- Print
- PDF
WebSocket integration provides a bidirectional communication channel between the client and the Sestek SR system. It enables real-time, full-duplex communication, allowing both the client and server to send data asynchronously. The WebSocket protocol is designed to overcome the limitations of traditional HTTP by establishing a persistent connection that facilitates instant data exchange.
With WebSocket integration, the client can continuously stream audio data to the SR system, which can provide real-time transcriptions or responses. WebSocket integration is particularly useful for applications that require continuous speech recognition or interactive voice capabilities.
Availability: Available in both on-premises and cloud solutions.
A Simple WebSocket Node Application
This sample application has been prepared with W3CWebSocket client in nodejs, so you can use most of it on your browser.
Realtime audio recording has not been implemented in this example to keep it simple. (sample audio here )
Before we start working, we make sure to install websocket in our node with either of these commands: yarn add websocket
or npm install websocket
.
Then we require() the necessary libraries and create a websocket client object:
var W3CWebSocket = require('websocket').w3cwebsocket;
var fs = require('fs');
var client = new W3CWebSocket("[server-address]");
Notice: replace [server-address] with the address that has been provided to you. It should be of the form wss://someserveradress/recognizer
Log any problems for the sake of simplicity:
client.onerror = function() {
console.log('Connection Error');
};
client.onclose = function() {
console.log('Client Closed');
};
We quickly start a recognition right after we establish the connection to SestekSR service.
client.onopen = function() {
console.log('WebSocket Client Connected');
function startRecognition() {
if (client.readyState === client.OPEN) {
client.send(JSON.stringify({
"message-name": "recognize",
"audio-format": "pcm",
"sample-rate": 8000,
"model-name": "SestekSystemTestModel"
})
);
}
}
startRecognition();
};
The flow will continue in an event based fashion. Now we add handlers to the incoming messages inside onmessage event of the websocket client.
client.onmessage = function(e)
All messages are json formatted strings. “message-name” property exists in all incoming and outgoing messages, so we switch on “message-name”
if (typeof e.data === 'string') {
var payload = JSON.parse(e.data);
if(payload["message-name"] === "...")
{
//...
}
If a message has been received from the server as a response to your requests it has the “-response” postfix. We have send “recognize” message and we expect a “recognize-response” message.
if(payload["message-name"] === "recognize-response")
{
console.log('reading pcm');
audioData = fs.readFileSync('merhaba.pcm');
//in a realtime recorded audio use case use we would send this audio data little by little
console.log('sending all pcm at once');
client.send(audioData);
console.log('sent all pcm');
}
For simplicity, here we have sent all the audio file content at once. In a real-time audio recording application this will be the point you would like to customize, basically you will call client.send(audioData)
;many times with smaller pieces of audio data.
Let’s log the partial and milestone results.
else if(payload["message-name"] === "partial-result")
{
console.log('received partial result : ' + payload["partial-result-text"]);
}
else if(payload["message-name"] === "milestone-result")

## Requirement 1
Copy the part of the WebSocket integration page that opens with the words containing "With WebSocket integration, the" and closes with "and cloud solutions.".
The WebSocket integration page and the listing after it are separate, unrelated material.

## Raw records
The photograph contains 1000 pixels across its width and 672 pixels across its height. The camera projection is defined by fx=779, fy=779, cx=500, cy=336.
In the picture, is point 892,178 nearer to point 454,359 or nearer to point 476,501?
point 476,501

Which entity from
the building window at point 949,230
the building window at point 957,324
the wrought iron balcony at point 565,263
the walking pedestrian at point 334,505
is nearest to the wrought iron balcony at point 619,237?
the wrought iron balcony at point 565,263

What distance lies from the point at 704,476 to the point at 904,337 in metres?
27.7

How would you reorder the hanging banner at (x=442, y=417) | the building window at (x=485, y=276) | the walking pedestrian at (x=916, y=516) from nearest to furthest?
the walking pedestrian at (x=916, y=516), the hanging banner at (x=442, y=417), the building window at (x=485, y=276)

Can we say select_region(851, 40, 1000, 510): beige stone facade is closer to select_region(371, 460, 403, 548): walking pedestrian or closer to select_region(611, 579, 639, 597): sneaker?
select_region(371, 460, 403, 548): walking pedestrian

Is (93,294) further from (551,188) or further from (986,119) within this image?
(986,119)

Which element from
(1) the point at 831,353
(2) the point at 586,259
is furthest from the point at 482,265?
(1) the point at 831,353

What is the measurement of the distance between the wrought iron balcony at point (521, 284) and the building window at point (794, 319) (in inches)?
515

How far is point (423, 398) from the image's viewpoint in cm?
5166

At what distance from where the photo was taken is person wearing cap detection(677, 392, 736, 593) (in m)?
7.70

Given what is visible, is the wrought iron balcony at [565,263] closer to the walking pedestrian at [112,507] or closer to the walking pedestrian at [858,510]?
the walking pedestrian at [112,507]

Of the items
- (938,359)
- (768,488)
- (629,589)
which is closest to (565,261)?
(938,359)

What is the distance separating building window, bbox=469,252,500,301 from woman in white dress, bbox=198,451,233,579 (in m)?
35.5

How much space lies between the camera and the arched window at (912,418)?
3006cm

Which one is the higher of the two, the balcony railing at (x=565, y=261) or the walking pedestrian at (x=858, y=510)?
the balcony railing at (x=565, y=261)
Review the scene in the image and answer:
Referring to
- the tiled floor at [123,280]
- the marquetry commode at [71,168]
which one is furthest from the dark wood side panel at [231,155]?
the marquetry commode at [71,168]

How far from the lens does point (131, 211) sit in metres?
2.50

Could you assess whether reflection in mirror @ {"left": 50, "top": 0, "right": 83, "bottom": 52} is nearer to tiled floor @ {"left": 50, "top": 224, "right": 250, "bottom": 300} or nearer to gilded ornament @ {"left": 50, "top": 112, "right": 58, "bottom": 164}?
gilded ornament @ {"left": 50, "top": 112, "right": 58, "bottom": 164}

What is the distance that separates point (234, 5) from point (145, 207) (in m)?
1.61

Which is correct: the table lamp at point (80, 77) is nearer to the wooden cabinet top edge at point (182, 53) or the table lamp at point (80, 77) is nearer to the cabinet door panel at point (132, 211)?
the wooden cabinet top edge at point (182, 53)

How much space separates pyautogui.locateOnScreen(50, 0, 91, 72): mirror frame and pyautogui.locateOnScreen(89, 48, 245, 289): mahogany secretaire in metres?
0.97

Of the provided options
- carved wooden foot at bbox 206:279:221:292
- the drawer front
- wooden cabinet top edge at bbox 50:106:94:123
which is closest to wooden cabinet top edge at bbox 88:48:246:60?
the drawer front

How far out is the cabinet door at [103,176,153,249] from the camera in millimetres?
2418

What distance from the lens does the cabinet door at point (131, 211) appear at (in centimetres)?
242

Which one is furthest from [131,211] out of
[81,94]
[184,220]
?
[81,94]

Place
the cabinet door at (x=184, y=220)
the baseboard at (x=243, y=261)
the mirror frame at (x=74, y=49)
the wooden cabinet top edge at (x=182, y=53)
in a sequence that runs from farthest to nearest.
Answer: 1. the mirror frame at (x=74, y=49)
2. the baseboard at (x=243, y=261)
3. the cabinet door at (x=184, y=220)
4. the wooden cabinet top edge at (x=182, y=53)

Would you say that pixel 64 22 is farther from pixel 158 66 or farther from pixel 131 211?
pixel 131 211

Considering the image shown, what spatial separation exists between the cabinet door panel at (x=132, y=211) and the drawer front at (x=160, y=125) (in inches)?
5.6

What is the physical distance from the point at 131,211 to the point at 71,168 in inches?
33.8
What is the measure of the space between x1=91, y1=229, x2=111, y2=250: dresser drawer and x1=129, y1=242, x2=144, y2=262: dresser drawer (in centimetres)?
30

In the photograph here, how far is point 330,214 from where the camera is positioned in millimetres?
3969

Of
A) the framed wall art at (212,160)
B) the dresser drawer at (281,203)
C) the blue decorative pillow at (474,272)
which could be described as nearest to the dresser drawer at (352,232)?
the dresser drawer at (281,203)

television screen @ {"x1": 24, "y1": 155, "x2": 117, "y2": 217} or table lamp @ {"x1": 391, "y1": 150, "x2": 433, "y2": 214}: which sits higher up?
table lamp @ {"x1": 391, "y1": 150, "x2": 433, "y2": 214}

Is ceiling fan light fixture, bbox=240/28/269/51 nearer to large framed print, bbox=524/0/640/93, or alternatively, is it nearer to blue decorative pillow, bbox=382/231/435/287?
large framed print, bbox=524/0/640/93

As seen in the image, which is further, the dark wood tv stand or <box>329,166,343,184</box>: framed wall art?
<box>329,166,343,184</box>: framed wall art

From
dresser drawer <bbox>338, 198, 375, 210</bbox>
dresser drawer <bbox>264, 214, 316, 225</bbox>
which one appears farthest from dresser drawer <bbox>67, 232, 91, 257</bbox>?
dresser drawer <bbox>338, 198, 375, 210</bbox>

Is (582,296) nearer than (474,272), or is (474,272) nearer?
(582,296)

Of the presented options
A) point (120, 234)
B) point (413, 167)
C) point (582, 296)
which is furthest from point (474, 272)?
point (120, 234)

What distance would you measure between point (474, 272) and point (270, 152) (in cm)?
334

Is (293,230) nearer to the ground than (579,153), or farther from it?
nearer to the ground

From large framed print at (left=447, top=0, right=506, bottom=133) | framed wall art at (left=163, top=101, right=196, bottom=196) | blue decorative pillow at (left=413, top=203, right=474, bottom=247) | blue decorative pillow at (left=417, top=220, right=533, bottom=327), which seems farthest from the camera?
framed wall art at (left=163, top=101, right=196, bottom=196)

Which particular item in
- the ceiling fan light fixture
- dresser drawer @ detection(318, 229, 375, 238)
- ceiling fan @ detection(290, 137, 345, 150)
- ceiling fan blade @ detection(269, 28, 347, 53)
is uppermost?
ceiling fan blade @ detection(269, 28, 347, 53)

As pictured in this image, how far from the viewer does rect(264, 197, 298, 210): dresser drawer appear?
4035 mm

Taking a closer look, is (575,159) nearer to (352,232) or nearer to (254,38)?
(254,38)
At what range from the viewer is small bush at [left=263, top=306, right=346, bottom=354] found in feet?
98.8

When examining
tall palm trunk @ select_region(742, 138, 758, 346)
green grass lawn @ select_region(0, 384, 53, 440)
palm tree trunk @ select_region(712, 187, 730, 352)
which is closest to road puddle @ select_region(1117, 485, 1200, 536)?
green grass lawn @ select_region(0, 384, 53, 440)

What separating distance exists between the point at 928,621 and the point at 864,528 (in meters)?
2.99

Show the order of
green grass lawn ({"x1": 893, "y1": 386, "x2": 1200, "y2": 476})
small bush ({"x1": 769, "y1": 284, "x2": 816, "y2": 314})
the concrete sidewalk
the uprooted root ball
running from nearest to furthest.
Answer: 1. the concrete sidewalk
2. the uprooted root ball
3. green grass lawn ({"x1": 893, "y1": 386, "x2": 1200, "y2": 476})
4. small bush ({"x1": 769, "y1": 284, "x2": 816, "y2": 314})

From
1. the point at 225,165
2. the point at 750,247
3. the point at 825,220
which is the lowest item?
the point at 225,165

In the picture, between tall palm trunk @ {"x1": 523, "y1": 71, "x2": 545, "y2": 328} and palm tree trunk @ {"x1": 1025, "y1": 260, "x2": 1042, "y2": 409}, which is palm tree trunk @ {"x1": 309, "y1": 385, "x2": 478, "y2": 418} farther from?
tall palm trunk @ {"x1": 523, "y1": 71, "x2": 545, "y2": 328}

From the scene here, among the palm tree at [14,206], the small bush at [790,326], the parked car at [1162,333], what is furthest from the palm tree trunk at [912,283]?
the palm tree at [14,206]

## Requirement 2
Locate each line of the listing that contains the word "than" and copy those lines.

## Written answer 1
With WebSocket integration, the client can continuously stream audio data to the SR system, which can provide real-time transcriptions or responses. WebSocket integration is particularly useful for applications that require continuous speech recognition or interactive voice capabilities.
Availability: Available in both on-premises and cloud solutions.

## Written answer 2
Is (582,296) nearer than (474,272), or is (474,272) nearer?
Is (293,230) nearer to the ground than (579,153), or farther from it?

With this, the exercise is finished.